##### TASK DATA

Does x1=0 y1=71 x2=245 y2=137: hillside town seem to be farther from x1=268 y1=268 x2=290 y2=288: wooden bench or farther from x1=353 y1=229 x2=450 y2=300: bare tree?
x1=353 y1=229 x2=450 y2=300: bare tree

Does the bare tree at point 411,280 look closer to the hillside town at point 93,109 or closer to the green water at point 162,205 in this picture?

##########
##### TASK DATA

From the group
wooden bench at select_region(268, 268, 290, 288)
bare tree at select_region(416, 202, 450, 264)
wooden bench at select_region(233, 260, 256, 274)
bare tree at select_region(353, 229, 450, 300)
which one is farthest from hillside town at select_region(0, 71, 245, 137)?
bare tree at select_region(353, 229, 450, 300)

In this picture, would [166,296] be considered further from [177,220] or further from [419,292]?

##########
##### TASK DATA

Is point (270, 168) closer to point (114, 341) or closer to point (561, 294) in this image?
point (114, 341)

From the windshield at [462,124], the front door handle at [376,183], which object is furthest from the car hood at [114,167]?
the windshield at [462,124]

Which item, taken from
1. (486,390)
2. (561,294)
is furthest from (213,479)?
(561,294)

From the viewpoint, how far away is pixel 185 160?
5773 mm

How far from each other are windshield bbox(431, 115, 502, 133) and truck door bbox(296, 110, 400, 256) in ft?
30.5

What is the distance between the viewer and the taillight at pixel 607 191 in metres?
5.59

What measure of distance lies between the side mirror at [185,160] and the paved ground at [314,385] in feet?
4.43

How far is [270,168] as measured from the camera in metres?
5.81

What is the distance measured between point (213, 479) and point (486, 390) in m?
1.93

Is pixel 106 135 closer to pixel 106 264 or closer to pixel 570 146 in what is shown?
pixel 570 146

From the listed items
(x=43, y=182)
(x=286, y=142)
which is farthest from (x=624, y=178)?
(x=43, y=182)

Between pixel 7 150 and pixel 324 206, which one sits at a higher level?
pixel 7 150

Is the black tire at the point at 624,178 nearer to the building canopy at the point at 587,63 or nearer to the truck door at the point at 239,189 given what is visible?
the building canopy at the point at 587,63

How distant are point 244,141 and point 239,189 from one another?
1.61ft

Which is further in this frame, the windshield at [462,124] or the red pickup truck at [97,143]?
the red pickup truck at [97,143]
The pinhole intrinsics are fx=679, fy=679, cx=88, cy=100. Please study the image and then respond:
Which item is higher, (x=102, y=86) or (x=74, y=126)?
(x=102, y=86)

##########

* **PROBLEM DETAILS**: Arrange the records as a numbered list with blank lines omitted, beginning with the line that contains "From the group" and continuing through the line that contains "In this picture, would".

* **PROBLEM SOLUTION**:
1. From the group
2. wooden bench at select_region(268, 268, 290, 288)
3. bare tree at select_region(416, 202, 450, 264)
4. wooden bench at select_region(233, 260, 256, 274)
5. bare tree at select_region(353, 229, 450, 300)
6. which one is farthest from hillside town at select_region(0, 71, 245, 137)?
7. bare tree at select_region(353, 229, 450, 300)
8. In this picture, would [166,296] be considered further from [177,220] or further from [419,292]?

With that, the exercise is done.